И сейчас, 13 лет спустя, я могу лишь повторить эти слова. Не покидавшее нас ни на день чувство превосходства над официальной политической мыслью, включая и патриотический социализм, не было плодом незаконного высокомерия. В этом чувстве не было ничего личного, оно вытекало из нашей принципиальной позиции: мы стояли на высокой вышке. Критическая точка зрения давала нам прежде всего возможность яснее видеть перспективу самой войны. Обе стороны рассчитывали, как известно, на скорую победу. Свидетельств легкомысленного оптимизма можно бы набрать без числа. "Мой французский коллега, — говорит в своих мемуарах Бьюкенен, — был одно время так оптимистически настроен, что пошел со мною на пари на 5 фунтов стерлингов за то, что война будет кончена до Рождества". Сам Бьюкенен в глубине души откладывал конец войны не дольше, чем до Пасхи. Начиная с осени 1914 г. мы, наперекор всем официальным пророчествам, в нашей газете изо дня в день твердили, что война будет безнадежно затяжной и что вся Европа выйдет из нее разбитой. Десятки раз мы писали в "Нашем слове", что даже в случае победы союзников Франция после войны, когда рассеется дым и чад, окажется на международной арене большой Бельгией, и только. Мы уверенно предвидели грядущую мировую диктатуру Соединенных Штатов. "Империализм, — так писали мы 5 сентября 1916 г. в сотый раз, — ставит через эту войну ставку на сильных: им будет принадлежать мир".
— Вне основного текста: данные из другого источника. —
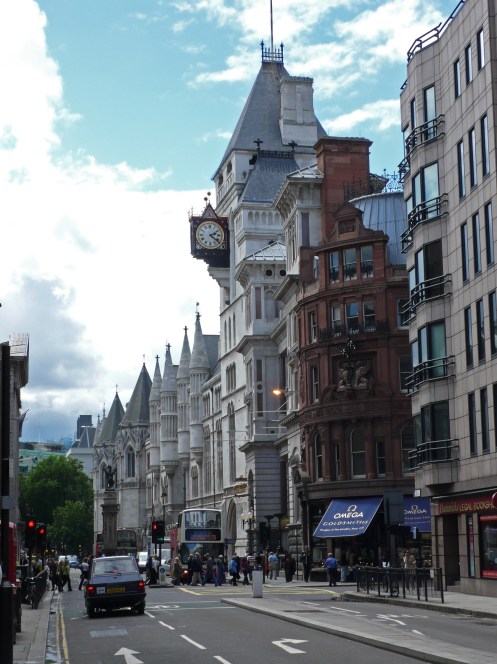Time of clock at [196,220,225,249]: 2:21
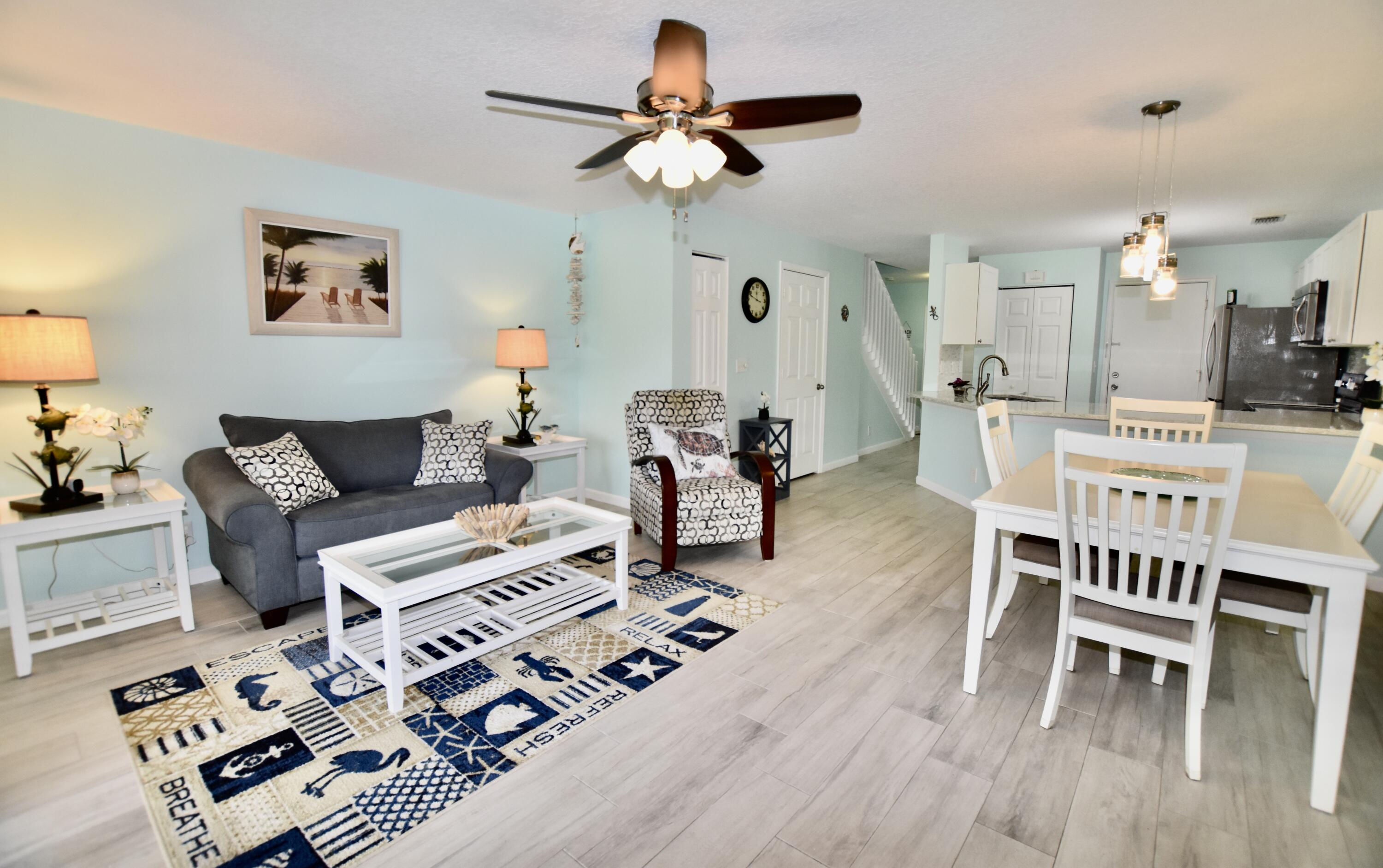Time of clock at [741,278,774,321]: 11:48
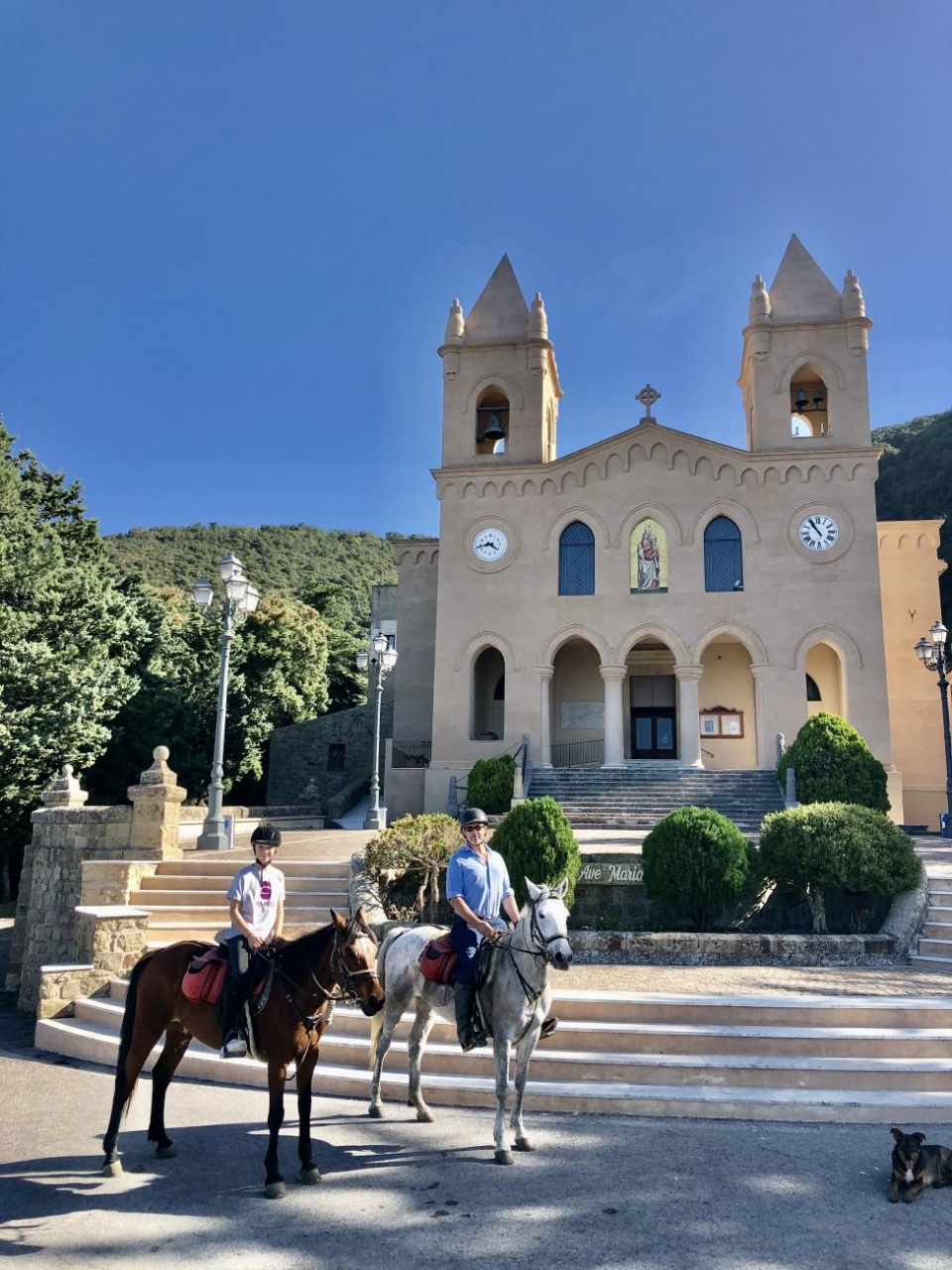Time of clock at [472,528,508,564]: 3:42
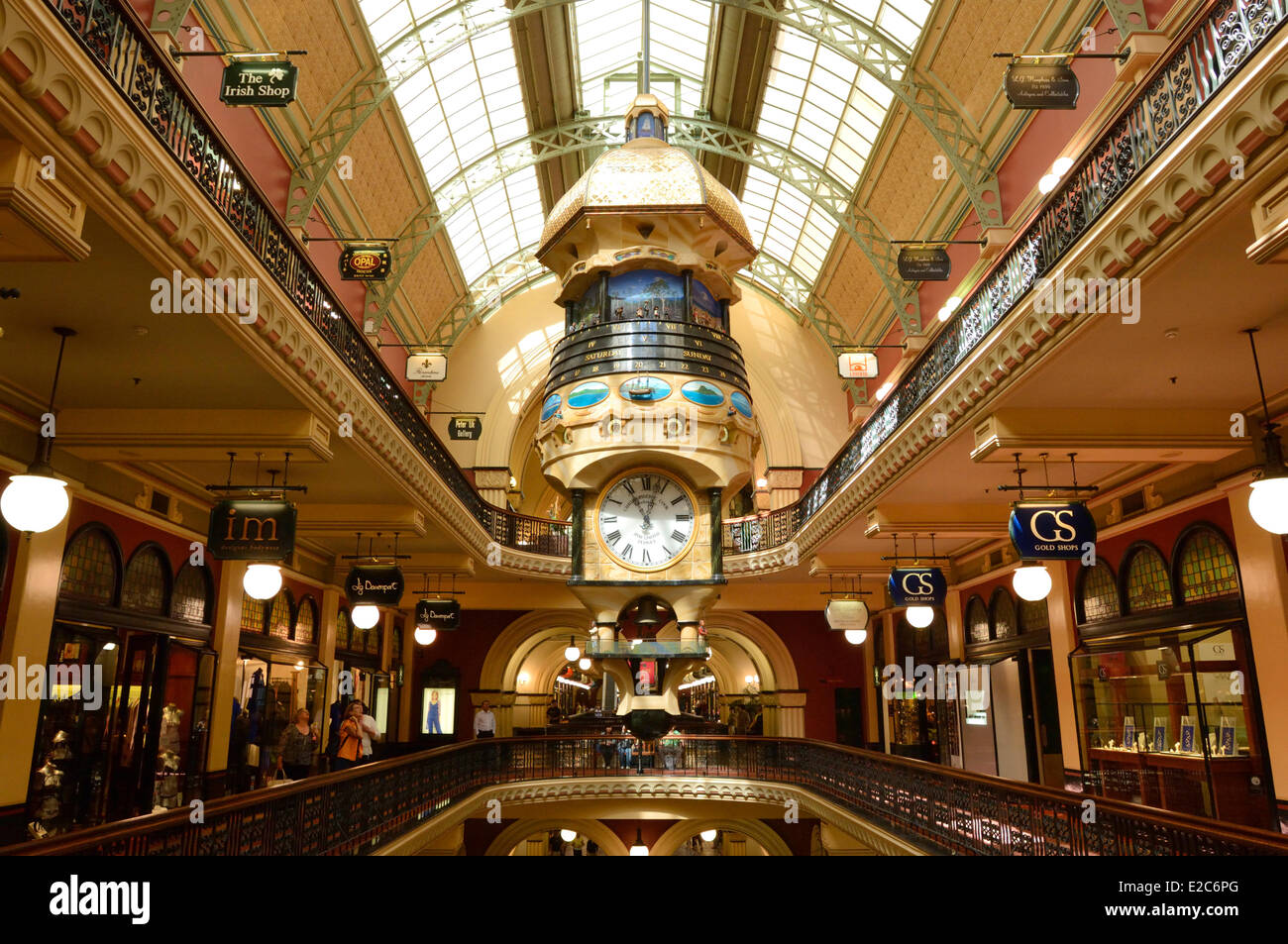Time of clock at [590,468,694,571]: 11:02
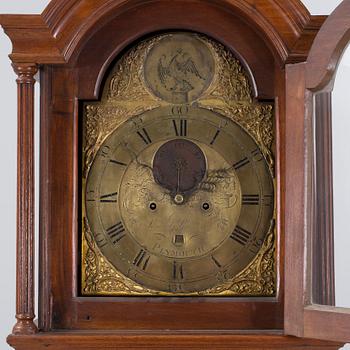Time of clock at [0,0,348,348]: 1:10
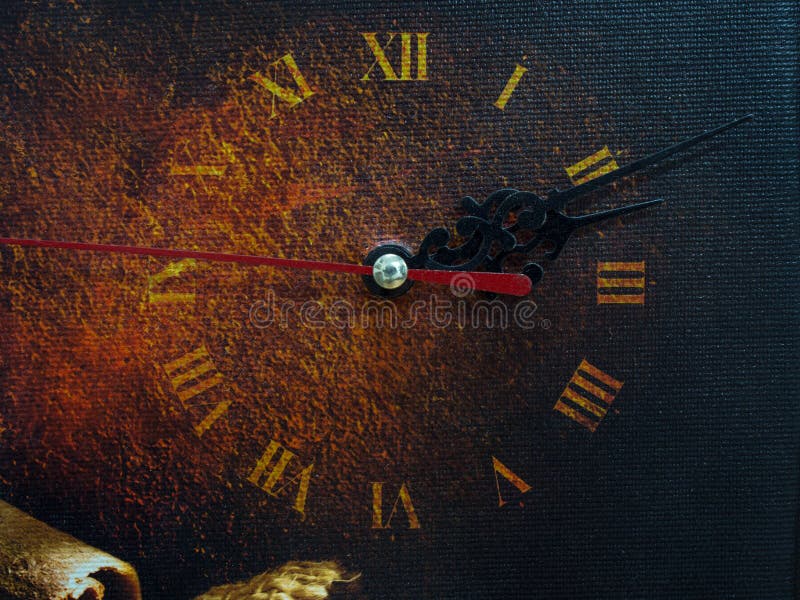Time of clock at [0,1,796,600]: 3:11
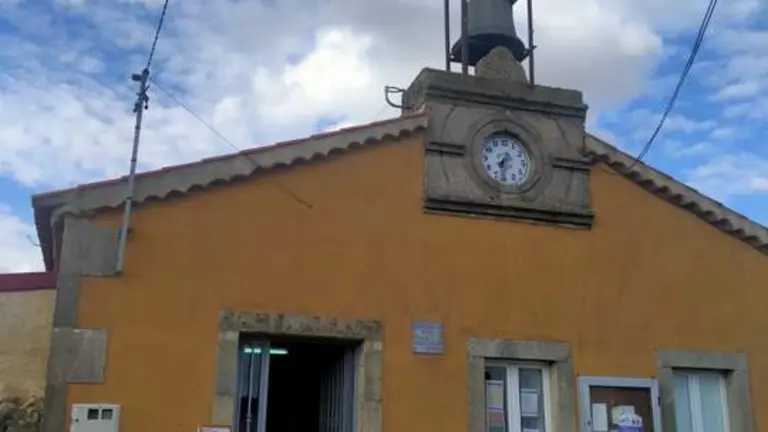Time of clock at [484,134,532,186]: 7:32
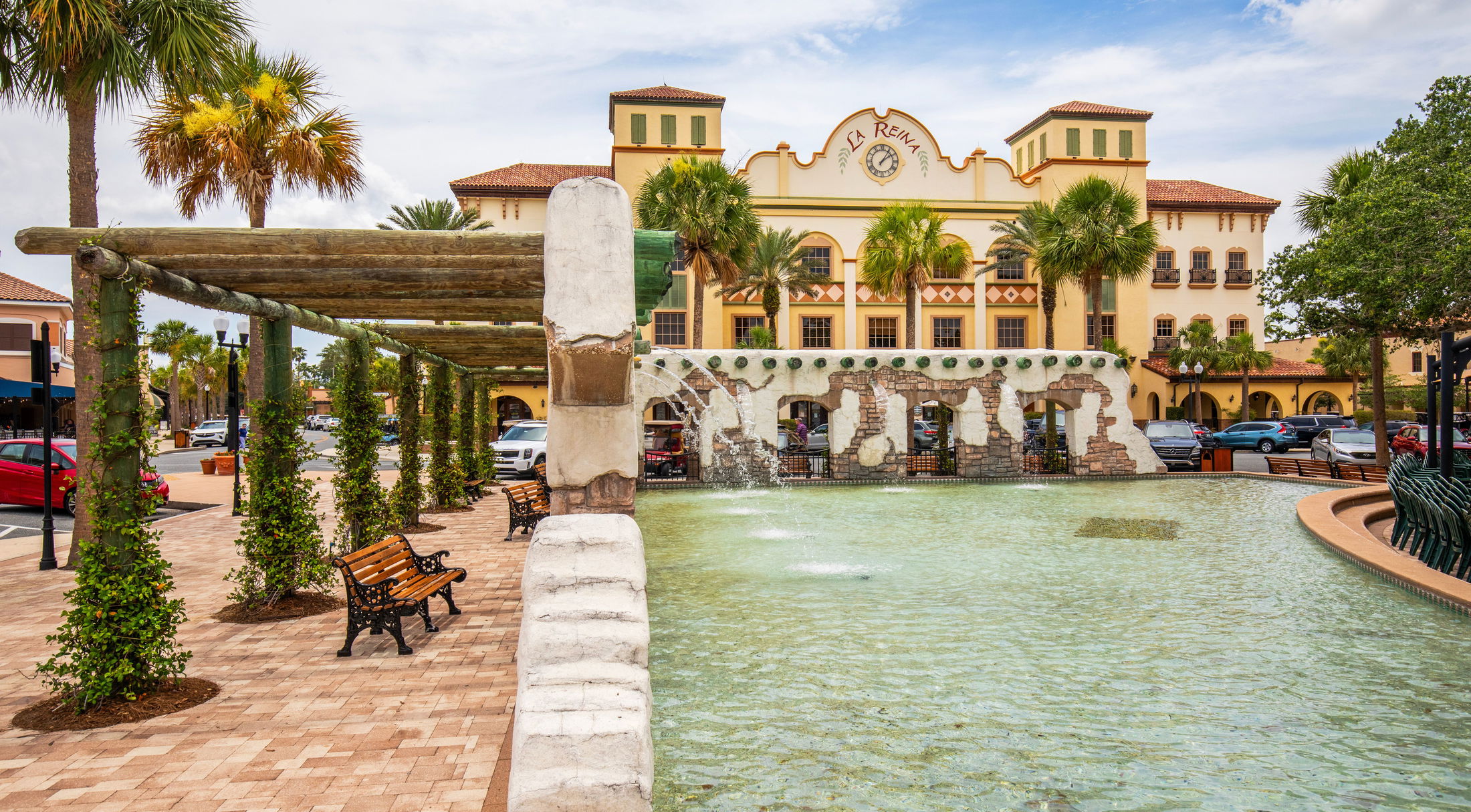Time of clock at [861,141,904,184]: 1:09
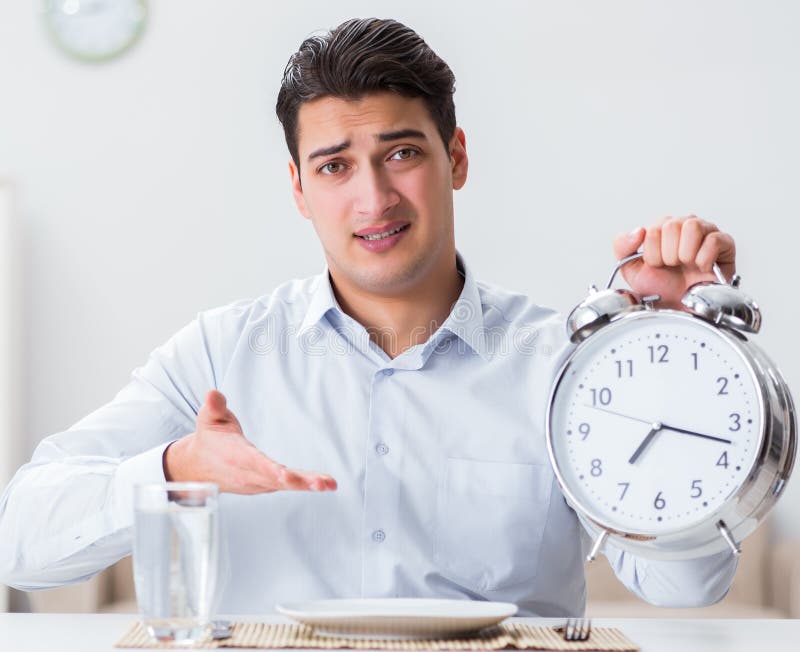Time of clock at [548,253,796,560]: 7:17
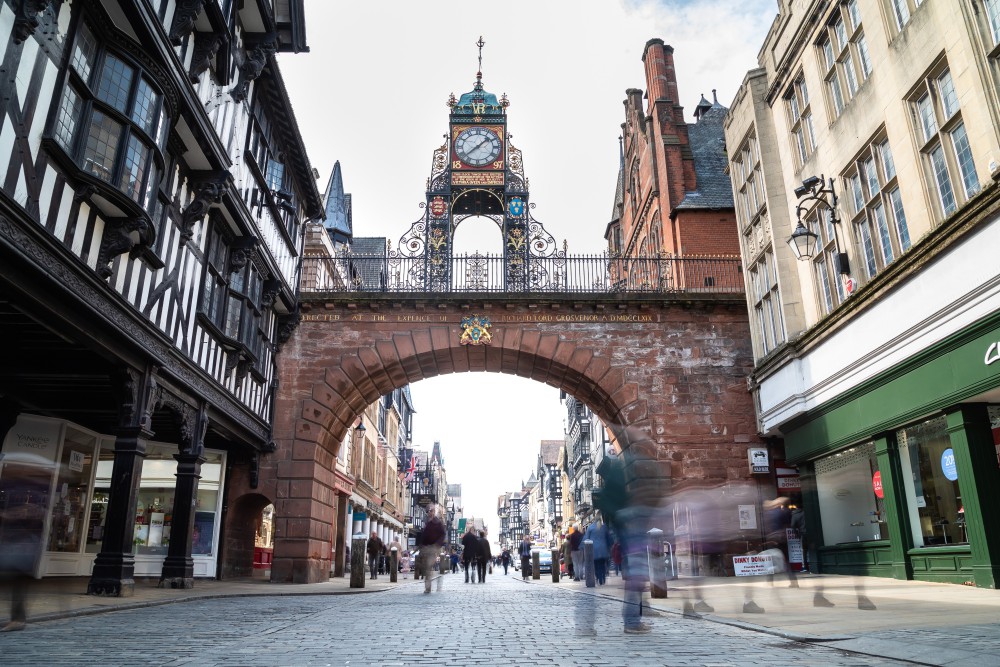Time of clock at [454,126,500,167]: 1:38
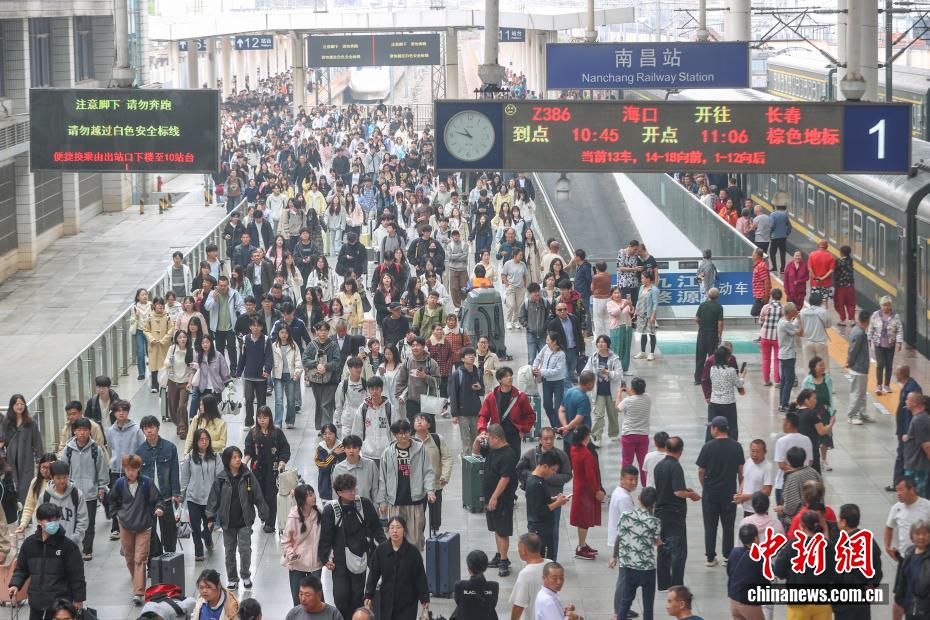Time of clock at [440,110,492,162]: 10:47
Из Севра моя семья давно уже переселилась в Париж, на маленькую rue Oudry. Париж все более опустошался. Останавливались одни за другими уличные часы. У бельфортского льва торчала почему-то из пасти грязная солома. Война продолжала закапываться в землю. Вырваться из траншеи, из застоя, из ямы, из неподвижности — таков был вопль патриотизма. Движения! Движения! Так выросло страшное безумие верденских боев. В те дни, изворачиваясь под молниями военной цензуры, я писал в "Нашем слове": "Как ни велико военное значение верденских боев, но политический их смысл несравненно крупнее. В Берлине и в других местах (sic) — они хотели "движения" — они будут иметь его. Чу! под Верденом выковывается "наш завтрашний день"".
Летом 1915 г. прибыл в Париж итальянский депутат Моргари, секретарь социалистической фракции римского парламента — наивный эклектик, — с целью привлечь французских и английских социалистов на международную конференцию. На террасе кафе одного из больших бульваров у нас произошло, при участии Моргари, совещание с несколькими депутатами-социалистами, которые почему-то считали себя "левыми". Пока беседа ограничивалась пацифистскими разглагольствованиями и повторением общих мест о необходимости восстановления международных связей, дело шло довольно гладко. Но когда Моргари трагическим шепотом заговорил о необходимости раздобыть фальшивые паспорта для поездки в Швейцарию — он явно увлекался "карбонарской" стороной дела, — у господ депутатов вытянулись лица, и один из них, не помню, кто именно, поспешно подозвал гарсона и второпях заплатил за весь кофе, потребленный совещанием. Дух Мольера показался над террасой и, кажется, также дух Рабле. Тем дело и кончилось. Возвращаясь с Мартовым, мы много смеялись, весело и сердито в одно и то же время. Монатт и Росмер были уже мобилизованы и не могли ехать. На конференцию я отправился с Мерргеймом и Бурдероном, очень умеренными пацифистами. Фальшивых паспортов никому не понадобилось, потому что правительство, еще не освободившееся окончательно от довоенных нравов, выдало законные.
Организационная сторона дела лежала на бернском социалистическом лидере Гримме, который в то время изо всех сил стремился подняться над филистерским уровнем своей партии и своим собственным. Он подготовил для конференции помещение в десяти километрах над Берном, в небольшой деревушке Циммервальд, высоко в горах. Делегаты плотно уселись на четырех линейках и отправились в горы. Прохожие с любопытством глядели на необычный обоз. Сами делегаты шутили по поводу того, что полвека спустя после основания I Интернационала оказалось возможным всех интернационалистов усадить на четыре повозки. Но в этих шутках не было скептицизма. Историческая нить часто рвется. Тогда приходится завязывать новый узел. Это мы и делали в Циммервальде.
Дни конференции (5–8 сентября) были бурными днями. Революционное крыло, возглавлявшееся Лениным, и пацифистское, к которому принадлежало большинство делегатов, с трудом сошлись на общем манифесте, проект которого был выработан мною. Манифест говорил далеко не все, что нужно было сказать. Но он означал все же большой шаг вперед. Ленин стоял на крайнем левом фланге конференции. По ряду вопросов он оставался в единственном числе внутри циммервальдской левой, к которой я формально не принадлежал, хотя по всем основным вопросам был близок к ней. В Циммервальде Ленин туго накручивал пружину для будущего международного действия. В горной швейцарской деревушке он закладывал первые камни революционного Интернационала.